━━━ DOKUMENT ━━━
Digitale Außenwerbung prosperiert. Gründe sind unter anderem die große Reichweite, aufmerksamkeitsstarken Formate und ausgeklügelte Inszenierungen. Doch insbesondere, wenn es um 3D-Darstellungen geht, gibt es in Deutschland noch Nachholbedarf – und einige Missverständnisse. Warum 3D-Werbung auch ohne VR-Brille funktioniert, welche Rolle Licht und Schatten dabei spielen und welche Mythen sich noch um das Thema ranken, darüber haben wir mit Lukas Flöer, Gründer und CEO des Start-ups Metads gesprochen.

ADZINE: Lukas, warum sieht man bisher so wenig 3D-Werbung auf deutschen Straßen?
━━━ ERFASSTE DATEN ━━━
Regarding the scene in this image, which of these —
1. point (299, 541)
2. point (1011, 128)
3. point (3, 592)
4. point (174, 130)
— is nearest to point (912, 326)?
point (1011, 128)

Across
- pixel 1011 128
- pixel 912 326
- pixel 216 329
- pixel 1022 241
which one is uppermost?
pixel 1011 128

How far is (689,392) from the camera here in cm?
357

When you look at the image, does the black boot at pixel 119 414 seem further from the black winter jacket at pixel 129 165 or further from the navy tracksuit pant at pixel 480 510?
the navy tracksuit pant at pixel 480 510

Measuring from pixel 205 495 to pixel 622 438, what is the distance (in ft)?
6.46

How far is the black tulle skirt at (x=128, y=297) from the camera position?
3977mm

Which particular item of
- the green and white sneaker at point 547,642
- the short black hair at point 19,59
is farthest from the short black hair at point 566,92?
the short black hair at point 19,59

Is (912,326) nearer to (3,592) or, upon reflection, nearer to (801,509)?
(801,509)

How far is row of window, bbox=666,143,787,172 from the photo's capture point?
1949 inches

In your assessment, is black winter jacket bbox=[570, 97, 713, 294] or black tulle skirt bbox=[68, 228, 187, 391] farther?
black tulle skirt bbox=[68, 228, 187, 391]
━━━
AUFGABE: Aktualisiere im Text über 3D-Werbung den Abschnitt von „Digitale Außenwerbung prosperiert.“ bis einschließlich „Start-ups Metads gesprochen.“ und gib ihn wieder, wobei „Außenwerbung“ durch „Straßenwerbung“ ersetzt wird.

SCHRIFTLICHE ANTWORT:
Digitale Straßenwerbung prosperiert. Gründe sind unter anderem die große Reichweite, aufmerksamkeitsstarken Formate und ausgeklügelte Inszenierungen. Doch insbesondere, wenn es um 3D-Darstellungen geht, gibt es in Deutschland noch Nachholbedarf – und einige Missverständnisse. Warum 3D-Werbung auch ohne VR-Brille funktioniert, welche Rolle Licht und Schatten dabei spielen und welche Mythen sich noch um das Thema ranken, darüber haben wir mit Lukas Flöer, Gründer und CEO des Start-ups Metads gesprochen.